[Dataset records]
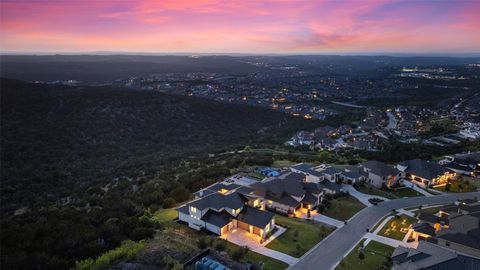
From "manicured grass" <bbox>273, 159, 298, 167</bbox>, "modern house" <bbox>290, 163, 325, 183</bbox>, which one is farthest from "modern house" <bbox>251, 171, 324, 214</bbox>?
"manicured grass" <bbox>273, 159, 298, 167</bbox>

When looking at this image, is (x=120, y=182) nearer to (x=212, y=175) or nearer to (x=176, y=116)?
(x=212, y=175)

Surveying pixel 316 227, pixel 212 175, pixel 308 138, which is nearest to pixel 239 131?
pixel 308 138

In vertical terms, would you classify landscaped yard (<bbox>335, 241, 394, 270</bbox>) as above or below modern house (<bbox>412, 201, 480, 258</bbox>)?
below

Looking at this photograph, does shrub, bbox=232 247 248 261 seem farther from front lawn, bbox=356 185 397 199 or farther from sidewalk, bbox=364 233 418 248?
front lawn, bbox=356 185 397 199

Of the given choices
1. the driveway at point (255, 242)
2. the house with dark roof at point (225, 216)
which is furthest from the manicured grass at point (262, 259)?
the house with dark roof at point (225, 216)

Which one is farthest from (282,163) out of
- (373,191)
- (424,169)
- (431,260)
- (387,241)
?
(431,260)

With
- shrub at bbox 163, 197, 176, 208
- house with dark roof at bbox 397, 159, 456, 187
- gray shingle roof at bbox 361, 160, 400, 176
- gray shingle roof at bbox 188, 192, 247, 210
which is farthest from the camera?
house with dark roof at bbox 397, 159, 456, 187
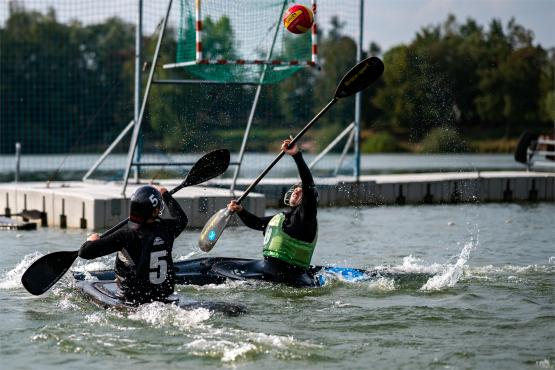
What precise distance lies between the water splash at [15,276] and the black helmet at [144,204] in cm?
234

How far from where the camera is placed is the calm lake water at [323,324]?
6730 mm

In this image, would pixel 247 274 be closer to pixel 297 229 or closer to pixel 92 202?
pixel 297 229

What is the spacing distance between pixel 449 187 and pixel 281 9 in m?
5.95

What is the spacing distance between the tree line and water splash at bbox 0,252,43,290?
468 cm

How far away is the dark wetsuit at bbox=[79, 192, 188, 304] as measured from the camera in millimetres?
7496

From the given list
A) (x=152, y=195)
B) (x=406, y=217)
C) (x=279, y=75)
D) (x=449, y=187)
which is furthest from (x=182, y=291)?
(x=449, y=187)

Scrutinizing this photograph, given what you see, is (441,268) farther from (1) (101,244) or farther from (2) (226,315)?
(1) (101,244)

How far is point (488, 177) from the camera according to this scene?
19672mm

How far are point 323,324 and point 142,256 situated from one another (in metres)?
1.41

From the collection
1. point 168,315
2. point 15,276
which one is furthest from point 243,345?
point 15,276

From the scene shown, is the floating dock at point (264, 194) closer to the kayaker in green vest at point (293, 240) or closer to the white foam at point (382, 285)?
the kayaker in green vest at point (293, 240)

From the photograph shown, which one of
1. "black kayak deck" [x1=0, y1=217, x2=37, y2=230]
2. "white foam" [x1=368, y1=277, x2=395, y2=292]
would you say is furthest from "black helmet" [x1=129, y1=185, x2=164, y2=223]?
"black kayak deck" [x1=0, y1=217, x2=37, y2=230]

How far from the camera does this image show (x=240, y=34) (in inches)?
555

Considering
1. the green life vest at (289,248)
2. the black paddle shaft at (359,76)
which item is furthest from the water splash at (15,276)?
the green life vest at (289,248)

*What the task requires:* From the line containing "What precise distance" to the last line of the material, please quote every line exactly and only those.

*Reply:*
What precise distance lies between the water splash at [15,276] and the black helmet at [144,204] in cm?
234

How far from where the camera is placed is the calm lake water at [323,324]?
6730 mm

In this image, would pixel 247 274 be closer to pixel 297 229 or closer to pixel 92 202?
pixel 297 229

What is the spacing distance between pixel 449 187 and pixel 281 9 in m?
5.95

What is the spacing distance between the tree line and water splash at bbox 0,252,43,290?
468 cm

How far away is the dark wetsuit at bbox=[79, 192, 188, 304] as measured from the camera in millimetres?
7496

From the given list
A) (x=152, y=195)
B) (x=406, y=217)
C) (x=279, y=75)
D) (x=449, y=187)
which is furthest from (x=182, y=291)?
(x=449, y=187)

Scrutinizing this photograph, given what you see, is (441,268) farther from (1) (101,244) or farther from (2) (226,315)?
(1) (101,244)

How far is point (488, 177) from the camera according to this scene?
19672mm

How far are point 323,324 and point 142,256 situated from one another (in metres)?
1.41

From the collection
1. point 168,315
2. point 15,276
which one is furthest from point 243,345?
point 15,276

From the scene shown, is the floating dock at point (264, 194) closer to the kayaker in green vest at point (293, 240) or closer to the white foam at point (382, 285)?
the kayaker in green vest at point (293, 240)

From the photograph shown, which one of
1. "black kayak deck" [x1=0, y1=217, x2=37, y2=230]
2. "white foam" [x1=368, y1=277, x2=395, y2=292]
would you say is furthest from "black helmet" [x1=129, y1=185, x2=164, y2=223]?
"black kayak deck" [x1=0, y1=217, x2=37, y2=230]

How far from the camera does this image show (x=240, y=34) (in inches)?
555

Considering
1. the green life vest at (289,248)
2. the black paddle shaft at (359,76)
which item is furthest from the water splash at (15,276)?
the green life vest at (289,248)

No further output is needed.